Key events of pancreas formation are triggered in gut endoderm by ectopic expression of pancreatic regulatory genes.

The mechanisms by which the epithelium of the digestive tract and its associated glands are specified are largely unknown. One clue is that several transcription factors are expressed in specific regions of the endoderm prior to and during organogenesis. Pdx-1, for example, is expressed in the duodenum and pancreas and Pdx-1 inactivation results in an arrest of pancreatic development after buds formation. Similarly, ngn3 is transiently expressed in the developing pancreas and a knockout results in the absence of endocrine cells. This paper focuses on the question of whether these and other transcription factors, known to be necessary for pancreatic development, are also sufficient to drive a program of pancreatic organogenesis.

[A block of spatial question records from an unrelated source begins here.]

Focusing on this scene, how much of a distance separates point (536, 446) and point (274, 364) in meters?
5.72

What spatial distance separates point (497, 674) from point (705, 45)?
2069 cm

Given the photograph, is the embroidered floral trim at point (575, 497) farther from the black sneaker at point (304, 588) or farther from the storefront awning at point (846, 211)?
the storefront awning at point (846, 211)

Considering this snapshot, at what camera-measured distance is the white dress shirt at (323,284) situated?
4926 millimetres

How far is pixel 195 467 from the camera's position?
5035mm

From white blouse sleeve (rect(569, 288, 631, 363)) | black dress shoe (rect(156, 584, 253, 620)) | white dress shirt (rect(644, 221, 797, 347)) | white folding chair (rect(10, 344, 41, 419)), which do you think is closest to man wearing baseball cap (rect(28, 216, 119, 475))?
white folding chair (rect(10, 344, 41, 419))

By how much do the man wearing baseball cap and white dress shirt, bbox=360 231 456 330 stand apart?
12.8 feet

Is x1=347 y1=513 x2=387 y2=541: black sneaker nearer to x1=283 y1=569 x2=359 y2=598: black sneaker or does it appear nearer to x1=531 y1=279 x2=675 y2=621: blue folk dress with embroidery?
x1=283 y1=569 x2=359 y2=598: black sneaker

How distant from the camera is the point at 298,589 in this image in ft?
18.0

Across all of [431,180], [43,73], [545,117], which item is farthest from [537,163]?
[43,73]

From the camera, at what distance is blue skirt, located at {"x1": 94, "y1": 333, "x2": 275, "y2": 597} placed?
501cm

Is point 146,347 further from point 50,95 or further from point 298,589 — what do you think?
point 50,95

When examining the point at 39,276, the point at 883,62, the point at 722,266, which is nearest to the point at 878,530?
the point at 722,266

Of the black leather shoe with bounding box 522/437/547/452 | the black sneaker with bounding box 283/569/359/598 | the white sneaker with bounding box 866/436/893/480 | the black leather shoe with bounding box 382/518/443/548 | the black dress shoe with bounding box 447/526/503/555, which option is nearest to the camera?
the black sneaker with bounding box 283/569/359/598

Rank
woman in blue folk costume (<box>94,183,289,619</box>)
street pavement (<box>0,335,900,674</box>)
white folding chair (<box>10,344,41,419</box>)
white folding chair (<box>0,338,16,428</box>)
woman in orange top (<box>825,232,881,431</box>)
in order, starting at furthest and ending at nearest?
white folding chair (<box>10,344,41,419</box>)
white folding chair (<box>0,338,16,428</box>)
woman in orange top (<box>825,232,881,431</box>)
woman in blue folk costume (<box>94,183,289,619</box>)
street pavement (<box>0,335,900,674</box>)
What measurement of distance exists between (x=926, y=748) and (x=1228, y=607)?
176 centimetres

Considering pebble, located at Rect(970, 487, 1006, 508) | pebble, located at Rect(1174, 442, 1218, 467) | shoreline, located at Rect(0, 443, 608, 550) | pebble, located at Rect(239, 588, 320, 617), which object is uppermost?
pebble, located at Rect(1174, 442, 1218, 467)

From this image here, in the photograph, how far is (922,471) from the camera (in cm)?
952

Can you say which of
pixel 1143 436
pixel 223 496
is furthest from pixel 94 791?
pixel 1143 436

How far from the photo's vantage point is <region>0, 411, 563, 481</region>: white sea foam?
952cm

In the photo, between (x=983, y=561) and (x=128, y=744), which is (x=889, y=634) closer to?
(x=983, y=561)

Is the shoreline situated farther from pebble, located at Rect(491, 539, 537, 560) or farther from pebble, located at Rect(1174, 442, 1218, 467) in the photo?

Using in ovo electroporation of chick embryos, we show that ectopic expression of Pdx-1 or ngn3 causes cells to bud out of the epithelium like pancreatic progenitors. The Pdx-1-expressing cells extinguish markers for other nonpancreatic regions of the endoderm and initiate, but do not complete, pancreatic cytodifferentiation. Ectopic expression of ngn3 is sufficient to turn endodermal cells of any region into endocrine cells that form islets expressing glucagon and somatostatin in the mesenchyme. The results suggest that simple gene combinations could be used in stem cells to achieve specific endodermal tissue differentiation.